> **What needs to be done**
Give the number of lines in the records that contain the word "farthest", and nothing else.

> **The input**
========================================
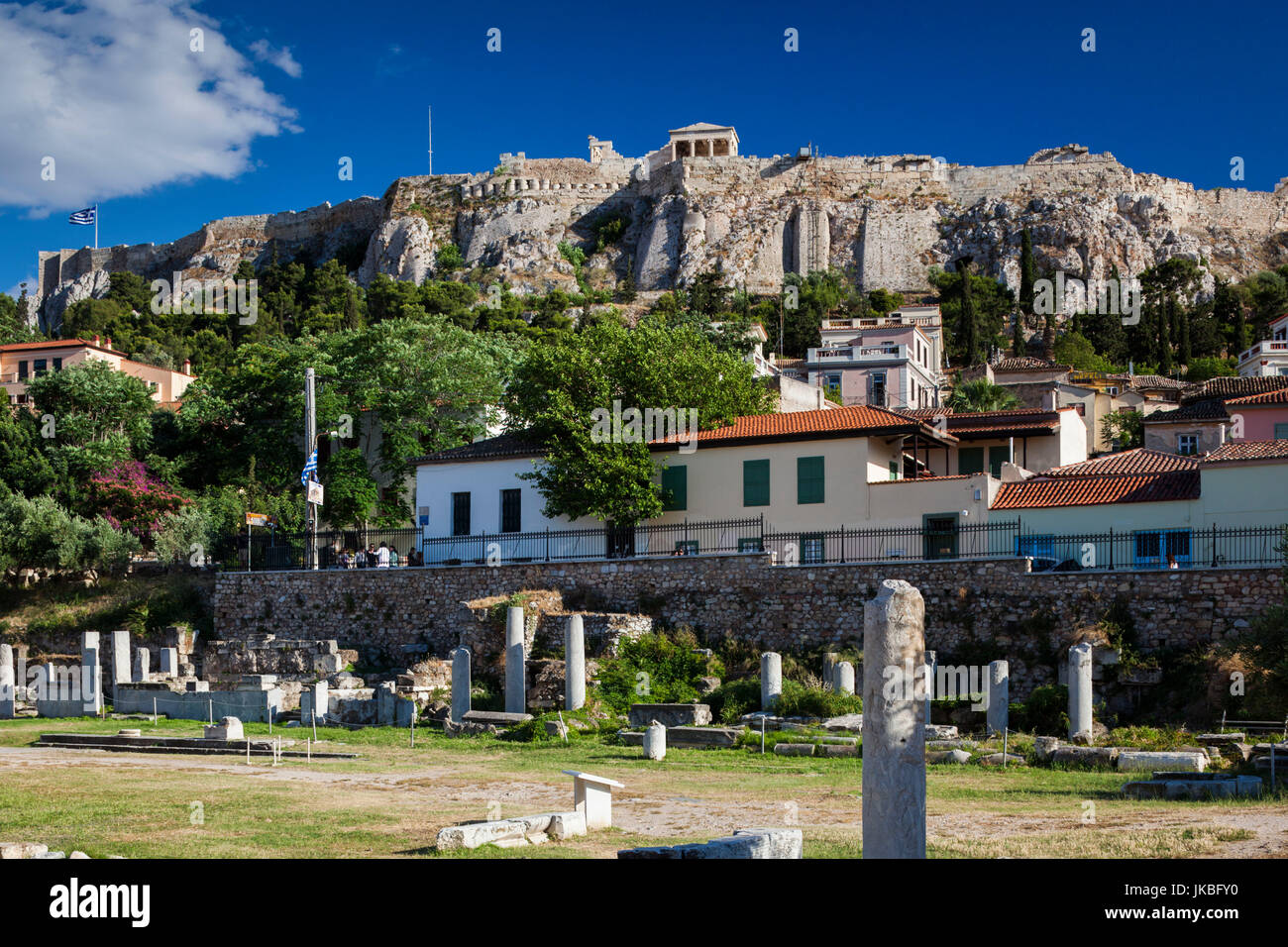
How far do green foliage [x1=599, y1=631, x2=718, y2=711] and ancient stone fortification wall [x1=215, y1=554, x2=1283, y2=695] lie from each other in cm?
========================================
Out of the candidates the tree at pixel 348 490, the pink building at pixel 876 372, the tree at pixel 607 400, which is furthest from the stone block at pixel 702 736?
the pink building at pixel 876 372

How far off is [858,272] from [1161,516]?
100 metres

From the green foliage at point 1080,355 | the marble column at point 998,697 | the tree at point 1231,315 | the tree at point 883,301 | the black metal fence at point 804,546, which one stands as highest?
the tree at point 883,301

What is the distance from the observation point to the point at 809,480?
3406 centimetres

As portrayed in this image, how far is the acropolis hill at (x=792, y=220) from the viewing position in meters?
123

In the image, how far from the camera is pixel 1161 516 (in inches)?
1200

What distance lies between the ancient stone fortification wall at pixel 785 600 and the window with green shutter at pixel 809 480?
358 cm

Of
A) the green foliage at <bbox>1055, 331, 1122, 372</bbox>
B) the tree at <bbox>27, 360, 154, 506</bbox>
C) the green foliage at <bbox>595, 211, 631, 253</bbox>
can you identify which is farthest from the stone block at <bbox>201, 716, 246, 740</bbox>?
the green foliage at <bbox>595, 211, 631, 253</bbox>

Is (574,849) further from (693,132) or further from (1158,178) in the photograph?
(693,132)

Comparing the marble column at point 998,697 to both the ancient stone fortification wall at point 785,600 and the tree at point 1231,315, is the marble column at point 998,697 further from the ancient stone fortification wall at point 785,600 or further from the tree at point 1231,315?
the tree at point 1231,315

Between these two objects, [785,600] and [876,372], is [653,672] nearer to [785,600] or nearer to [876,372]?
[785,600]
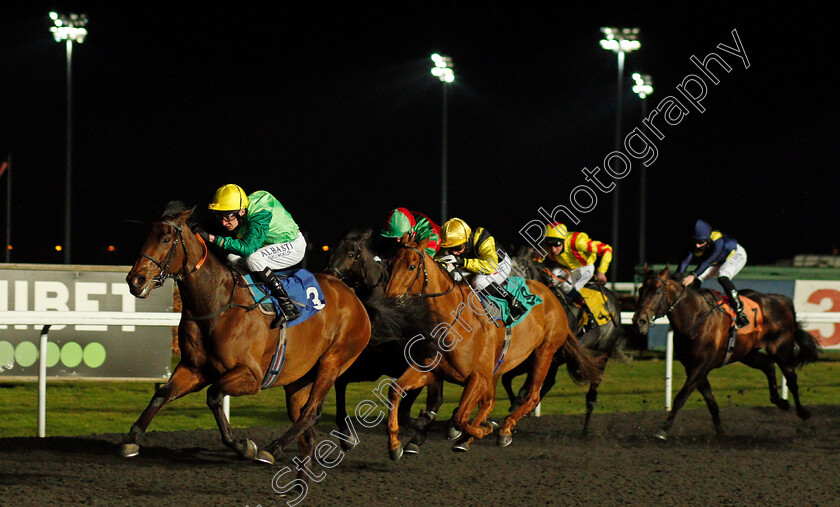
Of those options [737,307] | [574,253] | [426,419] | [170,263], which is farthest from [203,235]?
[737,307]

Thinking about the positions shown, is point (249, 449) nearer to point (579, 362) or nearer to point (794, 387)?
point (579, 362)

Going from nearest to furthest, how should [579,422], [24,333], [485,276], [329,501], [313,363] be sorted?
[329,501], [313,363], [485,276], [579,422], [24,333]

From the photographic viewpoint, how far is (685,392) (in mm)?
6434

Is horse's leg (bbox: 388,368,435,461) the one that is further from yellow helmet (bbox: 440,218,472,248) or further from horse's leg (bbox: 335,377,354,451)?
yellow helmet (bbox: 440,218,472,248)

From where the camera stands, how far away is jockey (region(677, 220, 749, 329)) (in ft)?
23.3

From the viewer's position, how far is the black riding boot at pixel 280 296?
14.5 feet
========================================
> **Completed task**
2